• **Material supplied**
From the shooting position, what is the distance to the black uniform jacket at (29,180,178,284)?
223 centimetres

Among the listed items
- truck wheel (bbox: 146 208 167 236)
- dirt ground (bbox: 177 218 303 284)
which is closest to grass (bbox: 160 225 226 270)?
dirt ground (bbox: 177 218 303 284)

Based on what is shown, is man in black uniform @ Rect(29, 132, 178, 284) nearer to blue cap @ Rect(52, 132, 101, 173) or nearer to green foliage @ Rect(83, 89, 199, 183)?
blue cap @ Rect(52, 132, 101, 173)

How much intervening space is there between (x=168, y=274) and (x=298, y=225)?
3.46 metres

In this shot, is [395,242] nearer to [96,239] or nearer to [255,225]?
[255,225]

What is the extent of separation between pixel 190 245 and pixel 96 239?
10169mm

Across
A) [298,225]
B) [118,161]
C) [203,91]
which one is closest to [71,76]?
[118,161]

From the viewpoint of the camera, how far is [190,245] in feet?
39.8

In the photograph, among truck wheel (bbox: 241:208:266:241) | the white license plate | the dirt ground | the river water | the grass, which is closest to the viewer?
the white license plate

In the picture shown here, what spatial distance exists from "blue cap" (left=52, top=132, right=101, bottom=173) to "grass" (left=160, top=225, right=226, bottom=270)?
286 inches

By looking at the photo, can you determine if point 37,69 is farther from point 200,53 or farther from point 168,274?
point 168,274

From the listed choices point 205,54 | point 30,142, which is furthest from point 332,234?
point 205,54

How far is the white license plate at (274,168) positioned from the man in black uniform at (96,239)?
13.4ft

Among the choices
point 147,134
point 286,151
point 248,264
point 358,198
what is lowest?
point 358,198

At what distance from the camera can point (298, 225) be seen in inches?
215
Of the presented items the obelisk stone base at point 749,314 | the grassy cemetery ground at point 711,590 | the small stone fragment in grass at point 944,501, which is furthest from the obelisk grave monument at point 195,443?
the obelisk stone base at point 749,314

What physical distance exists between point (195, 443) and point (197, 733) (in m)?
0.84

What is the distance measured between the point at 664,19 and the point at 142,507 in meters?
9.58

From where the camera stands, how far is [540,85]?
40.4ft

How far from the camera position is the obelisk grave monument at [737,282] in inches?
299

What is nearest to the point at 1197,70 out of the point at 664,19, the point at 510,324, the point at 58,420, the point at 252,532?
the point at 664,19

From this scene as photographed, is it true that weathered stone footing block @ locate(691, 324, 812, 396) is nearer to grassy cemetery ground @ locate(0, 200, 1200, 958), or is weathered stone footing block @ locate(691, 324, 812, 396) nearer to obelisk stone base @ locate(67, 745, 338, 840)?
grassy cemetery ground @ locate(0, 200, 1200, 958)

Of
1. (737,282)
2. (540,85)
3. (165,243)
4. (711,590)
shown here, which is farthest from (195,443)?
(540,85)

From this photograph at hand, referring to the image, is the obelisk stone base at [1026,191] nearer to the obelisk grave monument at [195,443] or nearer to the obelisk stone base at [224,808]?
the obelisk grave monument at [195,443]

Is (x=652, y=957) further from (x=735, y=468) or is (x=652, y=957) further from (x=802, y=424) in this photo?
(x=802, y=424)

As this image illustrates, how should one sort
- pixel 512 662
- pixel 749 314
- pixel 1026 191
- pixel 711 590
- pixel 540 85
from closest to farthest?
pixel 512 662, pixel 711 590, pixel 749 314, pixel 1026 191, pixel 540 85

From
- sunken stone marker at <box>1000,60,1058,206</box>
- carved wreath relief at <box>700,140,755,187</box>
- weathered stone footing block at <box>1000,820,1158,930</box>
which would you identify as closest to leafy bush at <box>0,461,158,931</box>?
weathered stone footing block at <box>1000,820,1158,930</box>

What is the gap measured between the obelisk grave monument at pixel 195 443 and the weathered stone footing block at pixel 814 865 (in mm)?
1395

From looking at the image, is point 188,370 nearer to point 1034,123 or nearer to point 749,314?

• **What you need to do**
Update the records, beginning at the line that has "As this image" and continuing through the end, so that "sunken stone marker" reads "buried stone marker" and nothing else changes. Return only those lines.

• **Problem solution**
As this image illustrates, how should one sort
- pixel 512 662
- pixel 749 314
- pixel 1026 191
- pixel 711 590
- pixel 540 85
from closest to farthest?
pixel 512 662, pixel 711 590, pixel 749 314, pixel 1026 191, pixel 540 85

From
- buried stone marker at <box>1000,60,1058,206</box>
- carved wreath relief at <box>700,140,755,187</box>
- weathered stone footing block at <box>1000,820,1158,930</box>
which would you identify as closest to leafy bush at <box>0,461,158,931</box>?
weathered stone footing block at <box>1000,820,1158,930</box>

What is the gap measured between the obelisk grave monument at pixel 195 443 and the weathered stone footing block at pixel 814 865 (in mm)?
1395

From looking at the image, is point 188,370 nearer to point 1034,123 or nearer to point 749,314?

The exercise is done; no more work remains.